Role of spinal premotoneurones in mediating corticospinal input to forearm motoneurones in man

1 Evidence was sought to support the suggestion that corticospinal input can be relayed to motoneurones (MNs) via a population of interneurones (premotoneurones) in the cervical cord, and that this pathway operates in parallel with the direct monosynaptic pathway. 2 Single motor units were recorded in forearm muscles and post‐stimulus time histograms (PSTHs) of their firing pattern were constructed during voluntary activation.

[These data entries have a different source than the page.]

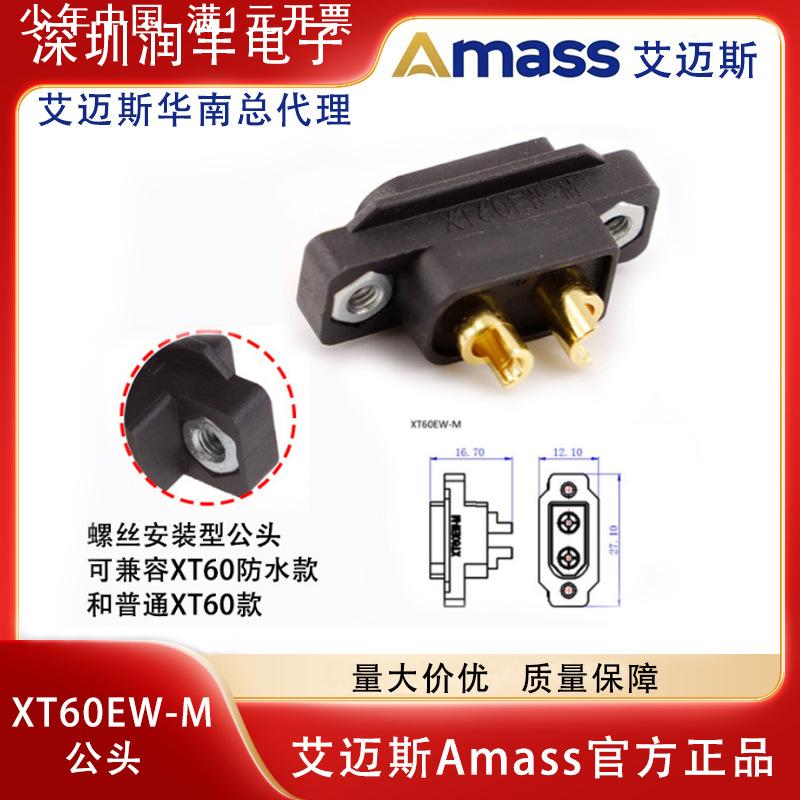 Amass XT60W-F母头防水款XT60W-M航模插头XT60EW-M 黑色固定螺孔
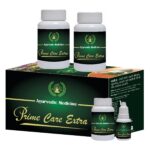 PRIME CARE NEW 2 150x150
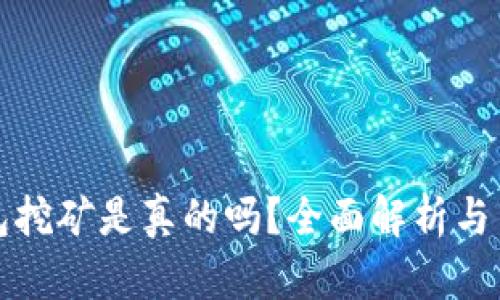 小狐錢(qián)包挖礦是真的嗎？全面解析與用戶指南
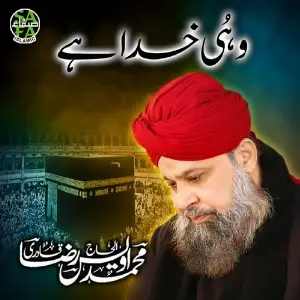 Wohi Khuda Hai image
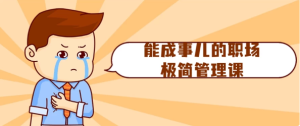 能成事儿的职场极简管理课-财仔梦想资源网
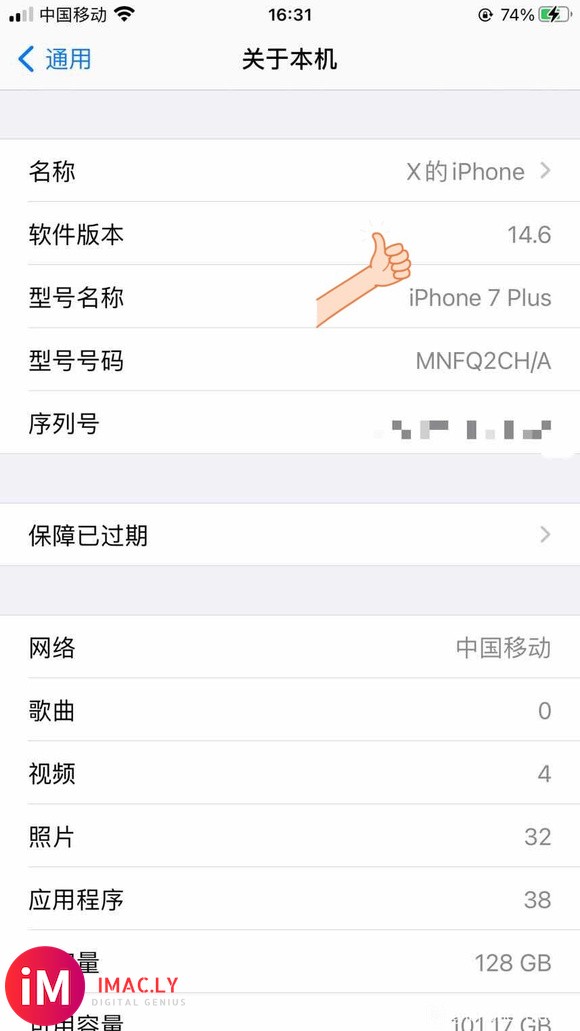 冒死升级IOS14.6-1.jpg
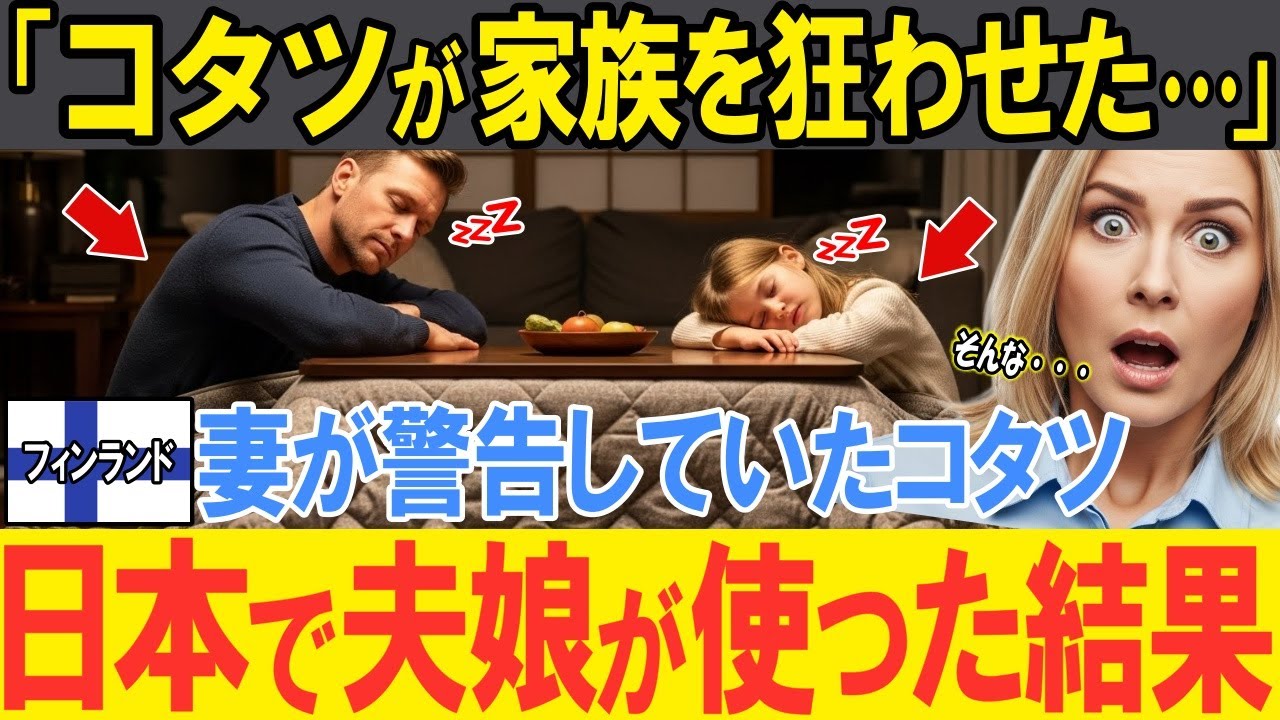 【海外の反応】「日本のコタツが家族を崩壊させた！！」日本の友人宅で初めてコタツを体験したフィンランド人一家！禁断のコタツ体験により家族全員コタツ中毒に！？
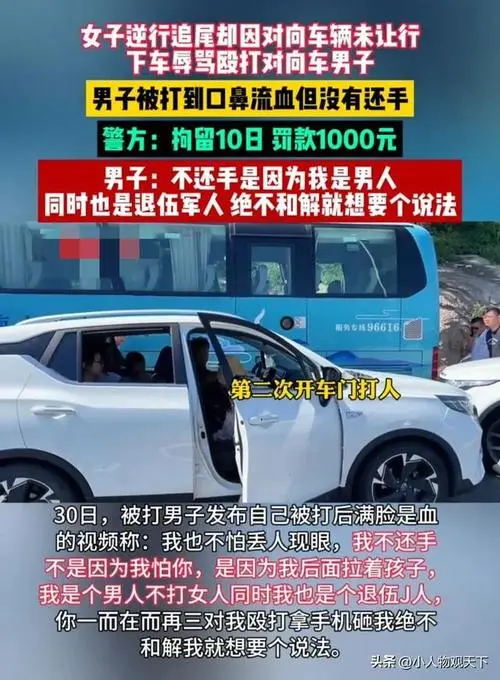 打人路虎女司机开的是套牌车？青岛交警回应(图1)
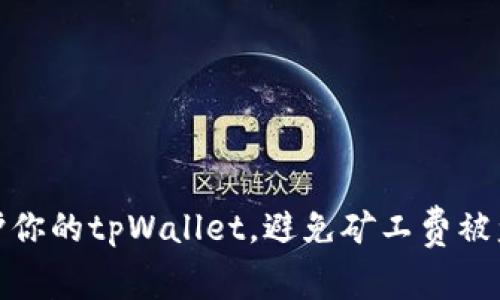 如何保护你的tpWallet，避免矿工费被盗的风险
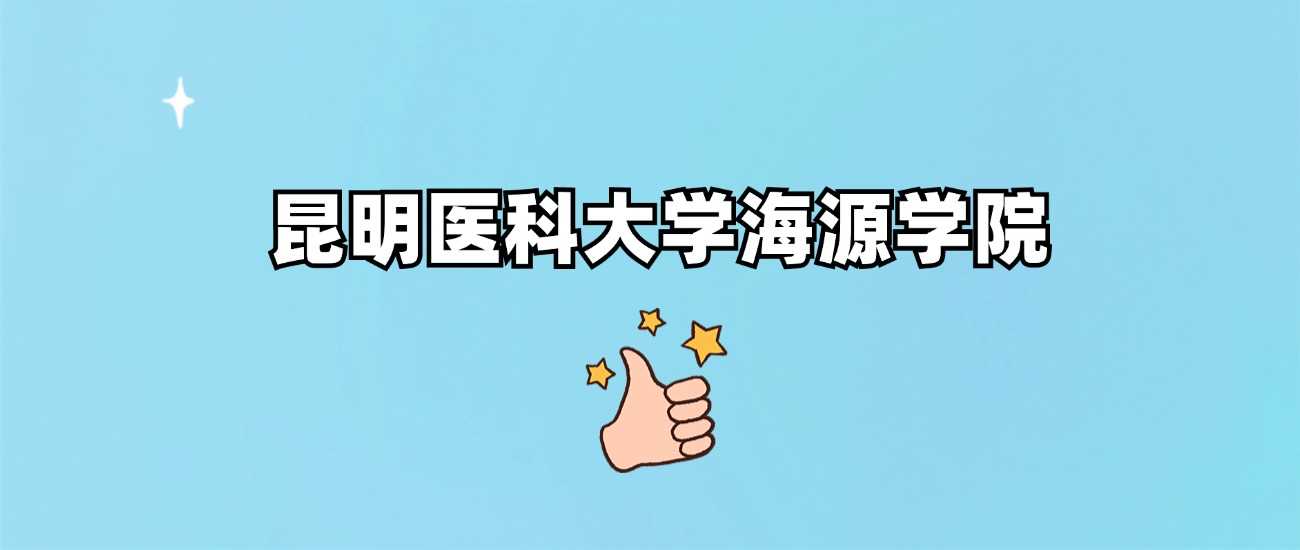 昆明医大海源学院身份核验：独立学院正规可查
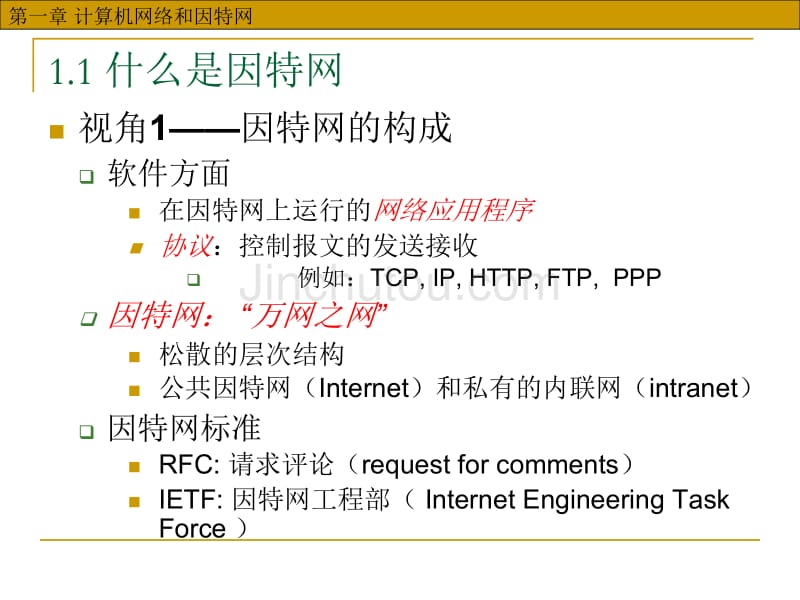 华中科技大学计算机学院计算机网络_第4页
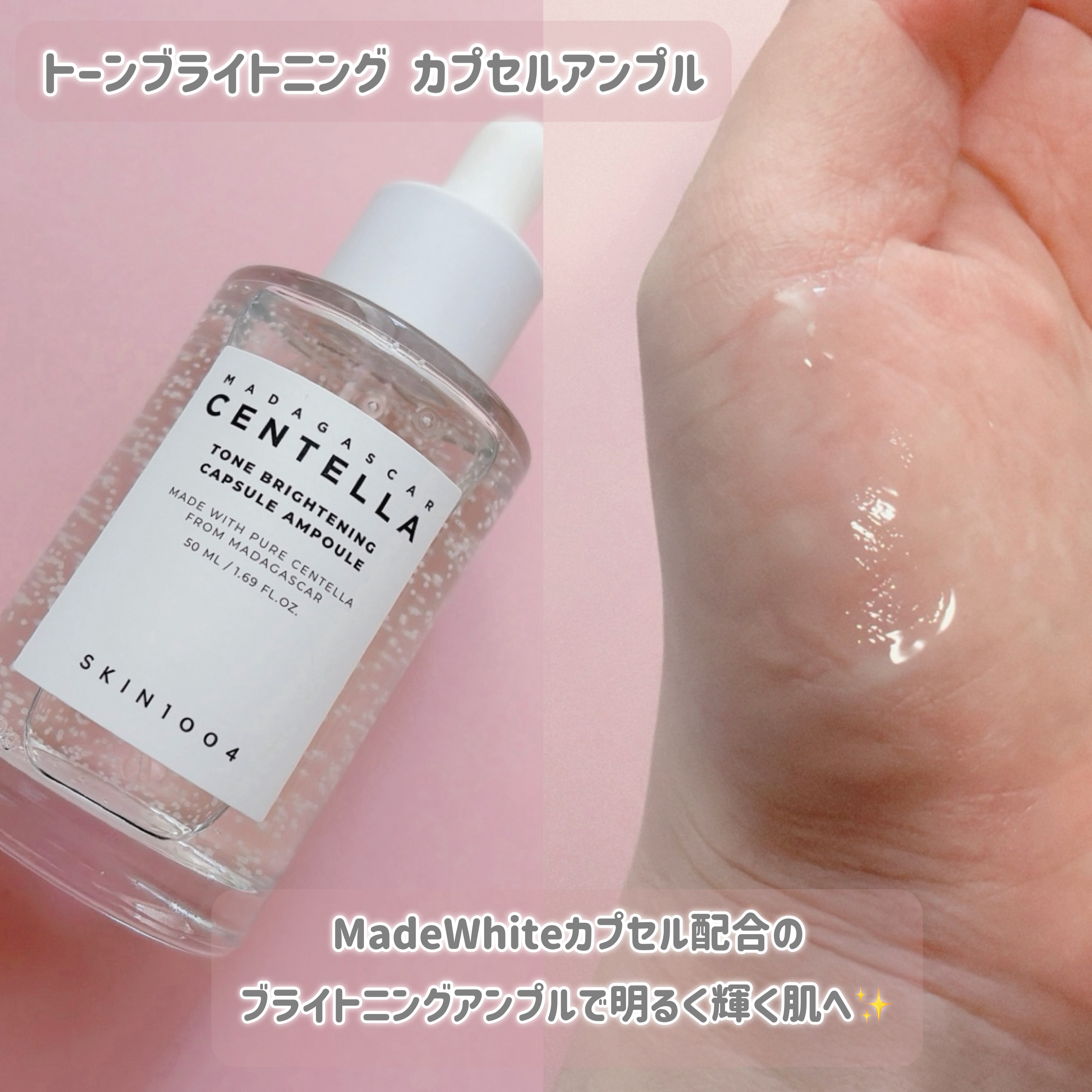 センテラ アンプル/SKIN1004/美容液を使ったクチコミ（3枚目）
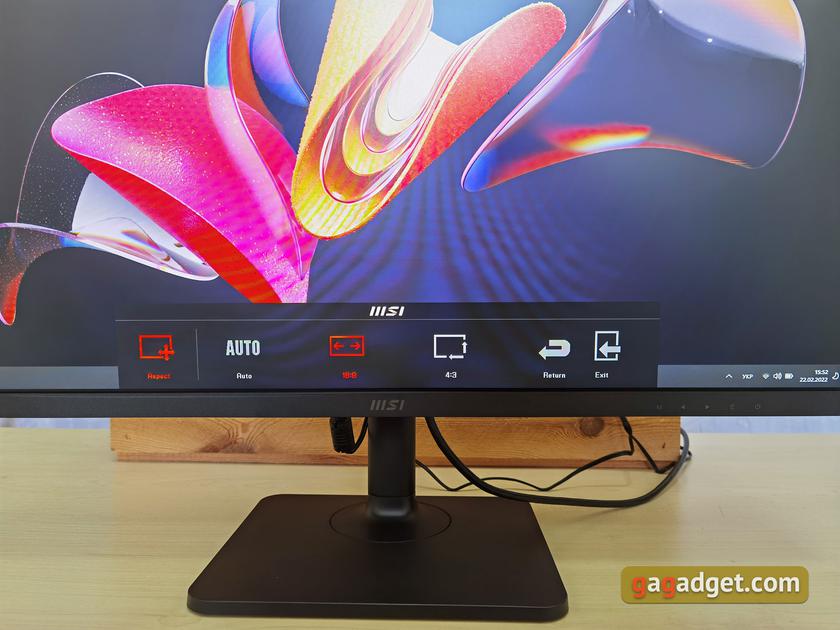 Review MSI Modern MD271P: office monitor with 75 Hz-36
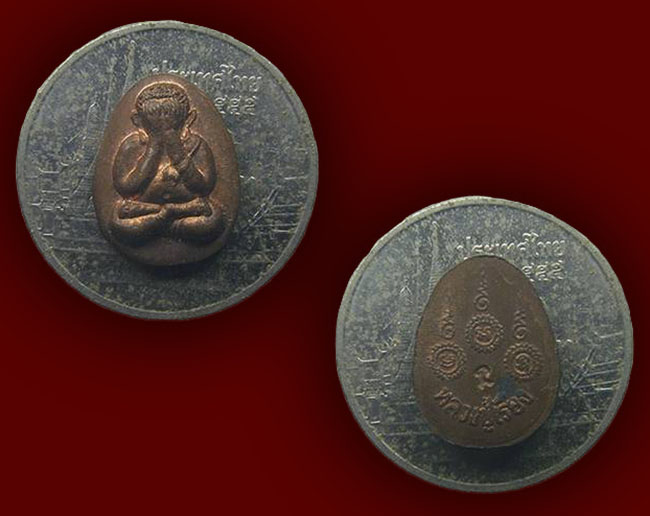 พระลพบุรี 2 รายการ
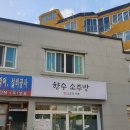 엄지소주방 | <부산 대티역 술집> 부산맛집 '향수 소주방' 가성비좋은 안주 맛집. 강력추천. 실비집.소주방.고갈비맛집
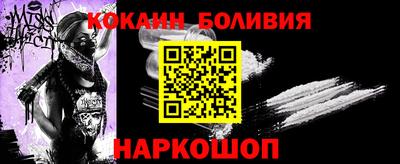 mdma Партизанск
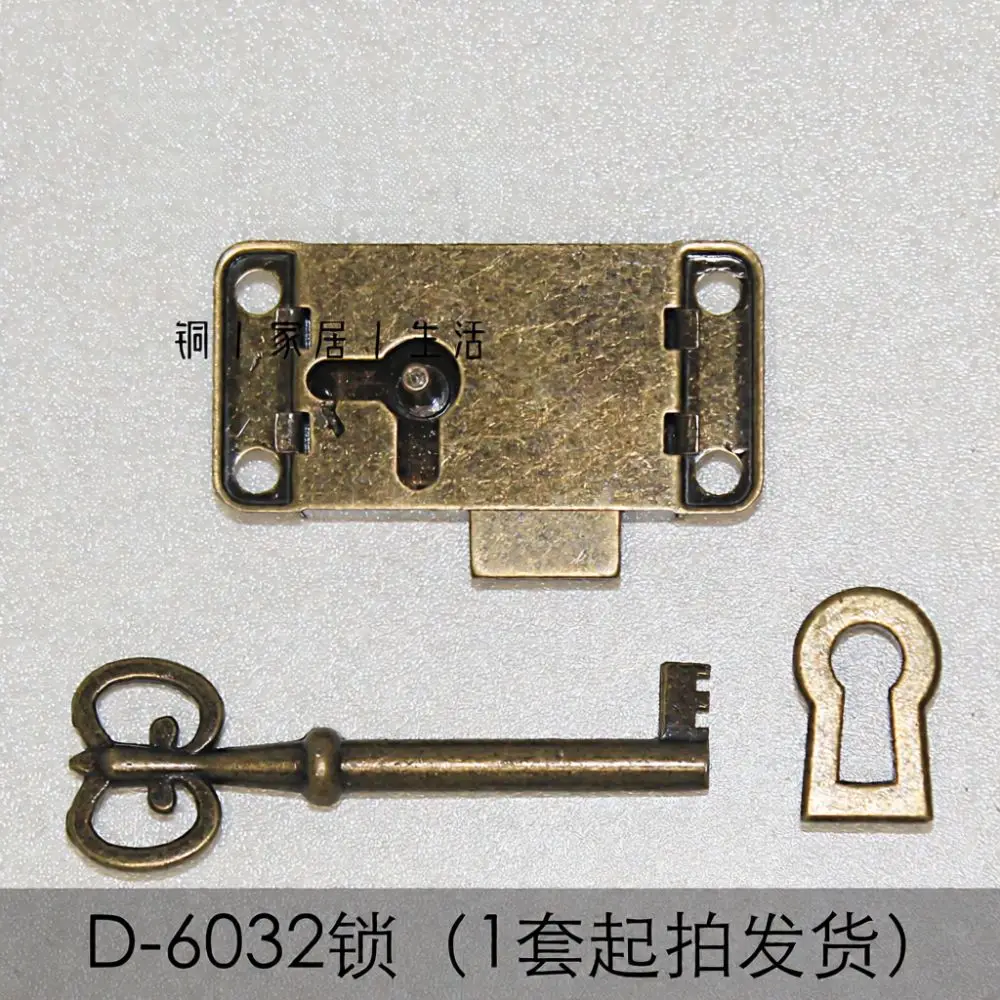 Antique Brass Mortise Lock Retro Chinese Style Drawer Latch Hardware For Dressing Table Jewelry Chest Decorative Hidden Lock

Weak transcranial magnetic stimulation of the contralateral motor cortex was used to produce a small facilitation in the PSTH. We then examined how the size of this peak was affected by low threshold electrical stimulation of either the homonymous muscle nerve or the musculo‐cutaneous nerve at various interstimulus intervals (ISIs). 3 Homonymous nerve stimulation had the following characteristics: (a) the cortical peak was facilitated when stimuli were timed so that both inputs arrived simultaneously at the MN; (b) the amount of facilitation was only slightly greater than the sum of the effects of each stimulus given alone; and (c) facilitation affected even the earliest bins of the cortically evoked peak. These three features are consistent with a monosynaptic input onto the MN from both sources. 4 Stimulation of the musculo‐cutaneous nerve (which has no monosynaptic connections with forearm MNs) had no effect at similar timings. It (a) produced facilitation only at longer intervals corresponding to an extra central delay of 4‐6 ms; (b) always gave a significantly larger facilitation than expected from the algebraic sum of the effects of each stimulus given alone; and (c) never affected the earliest bins of the cortical peak. These features are compatible with interaction of peripheral and cortical inputs at a population of premotoneurones. 5 These results confirm the suggestion that premotoneurones mediate part of the cortical command to MNs innervating forearm muscles. 6 Excitation is followed by an inhibition which may almost completely suppress the cortical peak. It is suggested that cortical and musculo‐cutaneous volleys also converge onto inhibitory interneurones projecting to the premotoneuronal pool.